Кажущаяся близость Веры и Мнемозины, которые из самых добрых побуждений вообразили себя «подругами навек и женами до смерти», как-то очень быстро превратилась в самую настоящую войну.
Теперь по всей квартире валялись лифчики и трусы Мнемозины, которая возненавидела Веру за то, что та ненароком сумела вне очереди получить от меня удовольствие.
График наших интимных отношений был придуман не Мнемозиной, а Верой. Именно она с утра до вечера, обложившись со всех сторон ватманом, бумагой, линейками, карандашами и фломастерами чертила какие-то «синусы» и «косинусы» с параболами, высчитывая чуть ли не каждую минуту нашей совместной жизни.
Все было настолько офигенно запланировано, что мы с Мнемозиной эти графики интимных дежурств выполняли со смехом, но когда Мнемозина решила уединиться со мной в спальне, Вера воспылала таким решительным гневом, что это положило начало всему запланированному Абсурду!

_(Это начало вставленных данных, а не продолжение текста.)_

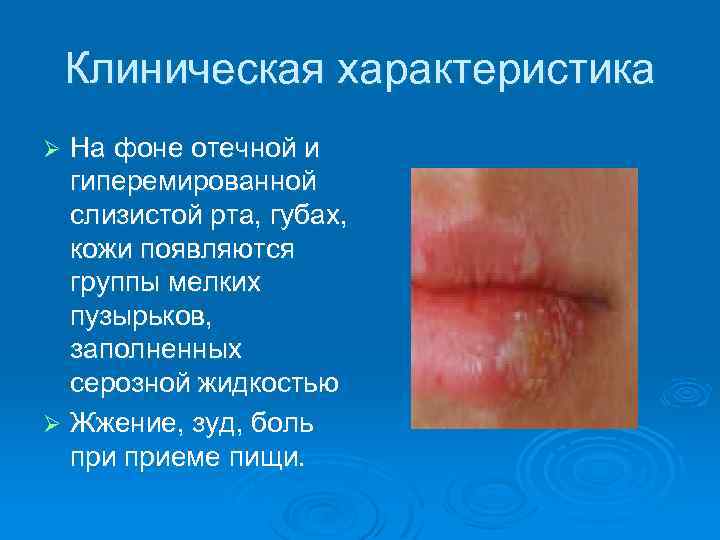 Клиническая характеристика

➢ На фоне отечной и гиперемированной слизистой рта, губах, кожи появляются группы мелких пузырьков, заполненных серозной жидкостью

➢ Жжение, зуд, боль при приеме пищи.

Все-таки нормальные люди не могут заниматься сексом, глядя на часы. Секс, как и чувства, воплощающие его, нельзя ни с чем сравнить, а уж тем более измерить.
Беда Веры заключалась в том, что, будучи по природе не слишком умной женщиной, она все же как-то умудрилась заразить нас с Мнемозиной своей глупостью.
Мало того, Вера вскоре осознала свою ошибку и пыталась отказаться от этих идиотских графиков, но как ни странно, к ним успела привыкнуть Мнемозина.
Возможно, эти графики каким-то образом соответствовали ее биологическим часам – ритмам. Только первой устала соответствовать графикам Вера, она уговорила меня, как в старые добрые времена, уединиться с ней в чулане, что и послужило основой для будущего конфликта.
С этого момента наша жизнь превратилась в какой-то кошмар. Мнемозина стала повсюду разбрасывать свои лифчики и трусы, забрасывала во время обеда ноги на стол, а с Верой вообще не разговаривала. Вера, чтобы не остаться в долгу, увлеклась рисованием.
Надо заметить, что рисовала она совсем неплохо.
Однако, таких злых карикатур на Мнемозину, наверное, не смог бы придумать ни один художник. Чего, например, стоила ее самая первая карикатура: «Раскрыла ротик для поцелуя, а в него залетела муха с навозной кучи!».
Мнемозина стояла передо мной, зажмурив глазки и раскрыв ротик, а в этот миг к ней в рот залетела большая жирная муха. Еле видимый вираж ее полета брал свое начало от навозной кучи. Вскоре такими карикатурами был увешан весь дом.